The elections office issued a statement blaming it on “human error.” But the newly discovered ballots added to the totals for both candidates – but not enough for Grossman to defeat Andrews, the second African American now on the board, after Debra Robinson, who was re-elected.
Andrews is no stranger to the school district or the community. She was a veteran teacher, assistant principal, administrator and principal before retiring in 2008. For the last two years, she’s frequently attended board meetings as a concerned citizen. She garnered support from affluent soccer moms, as well as those in the most poverty stricken areas of Palm Beach County, with District 6 covering an area from Belle Glade and South Bay – predominantly black, rural western areas of Palm Beach County — and affluent areas such as Wellington, Royal Palm Beach and parts of Boca Raton.
She said it was neglect of the western communities of Belle Glade and South Bay that prompted her to consider running for the office. The predominantly black areas are among Palm Beach County’s poorest, with some of the oldest, most dilapidated schools in the county.
Her election “is surely going to be a better representation for Belle Glade and South Bay, where a lot of children were getting lost in the system,” she said during an interview. “I think you have to have a hands-on school board member for those areas.”
Staunch supporters from the two areas showed up in strength to see her take the oath of office.
Mike Dowling, who taught in the area 21 years ago, said there is desperate need for attention, which Andrews says she will bring. But he added that she will bring transparency to the board.
Dowling, who has taught at the inner city-based Roosevelt Middle School for the past 18 years, said when he started out as a substitute teacher, it was Andrews — then working in Human Resources — who hired him, though she doesn’t recall it. He has followed her extensively over the years.
“I was so proud of the fact that this woman, who was retired, kept coming back and fighting for the children, kept fighting for the parents, kept fighting for the teachers. I became a huge fan,” said Dowling, who worked in Andrews’ campaign. “She’s going to bring openness and transparency to the school board. It’s needed.”
Debbie Block, a suburban Boca Raton mother of three school-age children, said Andrews will bring a level of expertise to the board. She said she first met Andrews at a board meeting last year. “As I got to know her, she was so knowledgeable and intelligent and really knew what was going on,” Block said, adding that as a concerned parent, she frequently sought Andrews’ knowledge and advice, which she found invaluable.

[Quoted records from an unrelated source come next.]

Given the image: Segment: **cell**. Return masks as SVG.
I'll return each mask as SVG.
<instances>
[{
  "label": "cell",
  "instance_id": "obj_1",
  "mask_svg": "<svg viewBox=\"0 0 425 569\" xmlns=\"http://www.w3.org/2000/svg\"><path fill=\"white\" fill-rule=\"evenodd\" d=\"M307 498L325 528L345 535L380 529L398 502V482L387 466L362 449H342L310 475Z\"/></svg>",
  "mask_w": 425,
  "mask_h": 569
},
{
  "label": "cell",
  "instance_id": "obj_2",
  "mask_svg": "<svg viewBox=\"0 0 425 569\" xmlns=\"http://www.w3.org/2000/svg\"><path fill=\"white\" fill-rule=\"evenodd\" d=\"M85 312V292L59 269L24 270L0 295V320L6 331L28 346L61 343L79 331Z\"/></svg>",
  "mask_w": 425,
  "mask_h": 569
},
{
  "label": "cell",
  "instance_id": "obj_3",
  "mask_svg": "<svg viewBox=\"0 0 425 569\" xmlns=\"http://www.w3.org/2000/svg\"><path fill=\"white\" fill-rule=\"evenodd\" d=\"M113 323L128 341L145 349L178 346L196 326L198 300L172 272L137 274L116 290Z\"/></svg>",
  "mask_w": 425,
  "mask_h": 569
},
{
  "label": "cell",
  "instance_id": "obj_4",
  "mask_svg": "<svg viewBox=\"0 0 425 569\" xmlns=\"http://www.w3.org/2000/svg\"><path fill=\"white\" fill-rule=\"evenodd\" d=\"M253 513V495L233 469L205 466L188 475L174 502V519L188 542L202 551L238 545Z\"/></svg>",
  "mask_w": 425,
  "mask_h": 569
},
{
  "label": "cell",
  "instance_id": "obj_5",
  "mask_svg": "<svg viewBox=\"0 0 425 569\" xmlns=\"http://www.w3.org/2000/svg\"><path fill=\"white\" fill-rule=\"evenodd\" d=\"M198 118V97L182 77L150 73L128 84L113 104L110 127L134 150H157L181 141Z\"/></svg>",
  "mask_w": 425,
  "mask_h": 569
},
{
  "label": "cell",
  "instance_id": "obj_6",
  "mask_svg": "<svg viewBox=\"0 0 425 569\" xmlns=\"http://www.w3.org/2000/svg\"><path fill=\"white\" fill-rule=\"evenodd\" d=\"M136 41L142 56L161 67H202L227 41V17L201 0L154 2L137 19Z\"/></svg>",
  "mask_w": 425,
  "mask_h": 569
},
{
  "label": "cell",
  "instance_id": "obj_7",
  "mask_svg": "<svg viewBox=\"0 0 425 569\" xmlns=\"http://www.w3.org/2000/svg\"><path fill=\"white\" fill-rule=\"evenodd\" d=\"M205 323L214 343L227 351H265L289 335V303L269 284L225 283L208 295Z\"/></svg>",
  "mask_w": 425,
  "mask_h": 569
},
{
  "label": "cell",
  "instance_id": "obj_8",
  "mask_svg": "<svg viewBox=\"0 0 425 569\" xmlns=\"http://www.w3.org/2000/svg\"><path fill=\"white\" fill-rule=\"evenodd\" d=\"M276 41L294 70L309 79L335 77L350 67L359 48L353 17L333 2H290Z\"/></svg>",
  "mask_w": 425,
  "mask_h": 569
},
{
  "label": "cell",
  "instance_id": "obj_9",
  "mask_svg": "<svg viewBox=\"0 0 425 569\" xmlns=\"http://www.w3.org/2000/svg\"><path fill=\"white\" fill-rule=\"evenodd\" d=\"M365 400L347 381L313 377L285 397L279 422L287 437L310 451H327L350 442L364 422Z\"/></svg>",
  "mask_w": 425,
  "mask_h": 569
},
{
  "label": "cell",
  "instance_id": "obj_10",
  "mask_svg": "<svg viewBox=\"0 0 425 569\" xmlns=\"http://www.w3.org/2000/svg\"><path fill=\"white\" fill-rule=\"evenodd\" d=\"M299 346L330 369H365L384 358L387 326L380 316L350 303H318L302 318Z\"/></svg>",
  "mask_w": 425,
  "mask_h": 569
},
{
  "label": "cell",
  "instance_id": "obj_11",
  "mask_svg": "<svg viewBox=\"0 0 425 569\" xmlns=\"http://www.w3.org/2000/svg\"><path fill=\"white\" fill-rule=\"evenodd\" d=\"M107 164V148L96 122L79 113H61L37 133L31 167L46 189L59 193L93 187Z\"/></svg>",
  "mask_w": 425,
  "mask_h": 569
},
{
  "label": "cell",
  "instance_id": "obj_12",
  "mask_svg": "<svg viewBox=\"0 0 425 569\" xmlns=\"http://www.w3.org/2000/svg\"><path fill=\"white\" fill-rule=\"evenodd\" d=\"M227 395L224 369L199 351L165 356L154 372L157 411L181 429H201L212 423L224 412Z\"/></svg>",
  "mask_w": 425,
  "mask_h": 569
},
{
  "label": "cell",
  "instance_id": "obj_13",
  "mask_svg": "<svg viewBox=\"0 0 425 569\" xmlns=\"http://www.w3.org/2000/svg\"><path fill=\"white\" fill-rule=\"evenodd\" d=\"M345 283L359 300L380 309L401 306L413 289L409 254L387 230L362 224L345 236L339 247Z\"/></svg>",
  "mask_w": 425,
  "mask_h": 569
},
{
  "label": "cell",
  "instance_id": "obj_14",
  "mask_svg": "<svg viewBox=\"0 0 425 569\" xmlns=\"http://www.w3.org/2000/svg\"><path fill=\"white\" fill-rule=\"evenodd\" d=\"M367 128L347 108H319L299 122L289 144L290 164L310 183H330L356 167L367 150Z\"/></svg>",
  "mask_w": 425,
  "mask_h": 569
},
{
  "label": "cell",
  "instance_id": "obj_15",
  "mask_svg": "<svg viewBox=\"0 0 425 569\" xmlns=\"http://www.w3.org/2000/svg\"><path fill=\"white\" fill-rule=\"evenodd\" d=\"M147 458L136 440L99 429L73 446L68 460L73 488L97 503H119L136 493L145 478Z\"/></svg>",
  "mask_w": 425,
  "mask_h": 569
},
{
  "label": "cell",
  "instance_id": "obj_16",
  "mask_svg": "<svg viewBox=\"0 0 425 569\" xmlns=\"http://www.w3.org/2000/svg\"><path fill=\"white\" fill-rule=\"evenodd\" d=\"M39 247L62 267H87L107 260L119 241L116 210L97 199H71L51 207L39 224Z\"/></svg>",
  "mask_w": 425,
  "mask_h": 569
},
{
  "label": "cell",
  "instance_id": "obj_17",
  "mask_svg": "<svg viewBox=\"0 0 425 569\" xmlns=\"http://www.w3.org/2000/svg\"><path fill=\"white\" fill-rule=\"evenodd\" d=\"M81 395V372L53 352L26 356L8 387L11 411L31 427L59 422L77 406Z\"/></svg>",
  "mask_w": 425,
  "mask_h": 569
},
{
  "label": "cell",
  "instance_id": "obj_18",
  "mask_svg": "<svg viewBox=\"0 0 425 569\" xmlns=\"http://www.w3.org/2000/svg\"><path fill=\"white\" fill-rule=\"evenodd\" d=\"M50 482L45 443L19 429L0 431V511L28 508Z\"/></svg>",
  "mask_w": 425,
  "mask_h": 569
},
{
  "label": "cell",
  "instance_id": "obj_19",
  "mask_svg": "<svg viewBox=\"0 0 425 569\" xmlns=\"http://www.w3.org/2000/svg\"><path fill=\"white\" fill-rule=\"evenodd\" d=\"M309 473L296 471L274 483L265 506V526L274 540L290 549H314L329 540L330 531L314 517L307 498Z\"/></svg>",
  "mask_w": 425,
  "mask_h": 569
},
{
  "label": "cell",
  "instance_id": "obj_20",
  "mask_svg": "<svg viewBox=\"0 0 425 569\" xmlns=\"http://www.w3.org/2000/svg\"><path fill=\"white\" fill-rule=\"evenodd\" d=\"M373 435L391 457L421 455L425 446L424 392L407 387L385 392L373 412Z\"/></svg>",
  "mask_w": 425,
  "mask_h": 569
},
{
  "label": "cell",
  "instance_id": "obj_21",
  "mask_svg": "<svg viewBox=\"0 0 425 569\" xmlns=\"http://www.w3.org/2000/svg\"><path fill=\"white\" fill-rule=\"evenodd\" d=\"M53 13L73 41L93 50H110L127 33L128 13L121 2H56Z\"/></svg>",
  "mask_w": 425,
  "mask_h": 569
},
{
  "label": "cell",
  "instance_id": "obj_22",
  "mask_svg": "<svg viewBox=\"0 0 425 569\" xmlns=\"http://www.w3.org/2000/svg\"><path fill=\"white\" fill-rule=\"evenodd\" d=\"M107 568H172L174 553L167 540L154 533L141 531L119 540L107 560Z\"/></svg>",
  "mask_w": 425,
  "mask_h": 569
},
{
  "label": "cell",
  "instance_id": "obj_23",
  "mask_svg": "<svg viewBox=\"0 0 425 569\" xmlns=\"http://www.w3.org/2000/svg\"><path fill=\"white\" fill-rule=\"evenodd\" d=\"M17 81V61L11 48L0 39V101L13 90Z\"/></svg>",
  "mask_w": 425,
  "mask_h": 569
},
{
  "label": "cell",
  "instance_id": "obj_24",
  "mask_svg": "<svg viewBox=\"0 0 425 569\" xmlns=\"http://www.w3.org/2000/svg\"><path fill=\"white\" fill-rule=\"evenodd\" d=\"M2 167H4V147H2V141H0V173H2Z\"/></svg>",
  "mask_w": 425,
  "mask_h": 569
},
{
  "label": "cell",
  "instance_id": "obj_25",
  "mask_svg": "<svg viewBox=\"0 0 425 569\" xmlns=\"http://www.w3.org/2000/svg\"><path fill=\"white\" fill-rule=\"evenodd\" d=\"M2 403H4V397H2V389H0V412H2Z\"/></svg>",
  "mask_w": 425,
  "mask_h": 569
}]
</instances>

Andrews says one of her priorities is the district’s low performing students.. A recent national study put the graduation rate among young black males at 22 percent.
“We have to dig deeper into how we help our children who are having difficulties and find programs such as career programs, or programs for the arts, or music, something to get them excited about coming to school. We’ve got to get a curriculum and recruit the kinds of teachers who can meet the needs of those students,” Andrews said.
Her other goals includes ensuring all students are college-ready, building coalitions with parents and the community to boost Pre-K and early intervention programs and developing programs for character education and citizenship programs.